Berita Pilihan :  Victor Muñoz Debut Starter Liverpool: Tampil Perdana di Anfield Kontra Forest

“Tugas kami adalah terus menambah kemenangan-kemenangan ini, yang baik untuk jiwa dan akan tetap menjadi bagian dari sejarah. Piero Ausilio adalah kolega, teman, dan kolaborator. Dengan kesepakatan bersama, dan dengan rasa hormat yang besar dari Pemilik dan Klub, diputuskan bahwa jalur kami akan berpisah saat ia memulai babak baru dalam hidupnya. Atas nama kami, saya ingin menyampaikan terima kasih yang sebesar-besarnya kepada Ausilio atas semua yang telah ia lakukan,” ujar Marotta.

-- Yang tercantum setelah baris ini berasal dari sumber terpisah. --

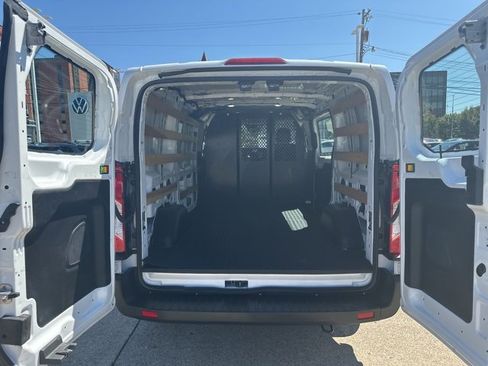 Used 2024 Ford Transit 250 Low Roof w/ Exterior Upgrade Package image 5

Presiden Inter Milan itu juga menyatakan bahwa tongkat estafet kini beralih ke Dario Baccin, salah satu anak didiknya. Ini merupakan sumber kebanggaan besar bagi Inter Milan. Penyerahan ini, katanya, terjadi sambil mempertahankan DNA Inter, seperti halnya Chivu yang dipilih sebagai pelatih kepala tahun lalu. Marotta berharap klub akan selalu dapat memupuk talenta pelatih dan eksekutif dari dalam.

“Liga Champions adalah mimpi, dan terkadang mimpi menjadi kenyataan. Kami berharap ini akan menjadi tahun yang tepat bagi kami. Di atas segalanya, kami dapat menjamin komitmen dan tekad kami untuk memberikan segalanya dalam kompetisi ini. Kemudian, seperti orang lain, kami memiliki hak untuk bermimpi, hak yang ingin kami pertahankan dan lindungi selama mungkin,” kata Giuseppe Marotta.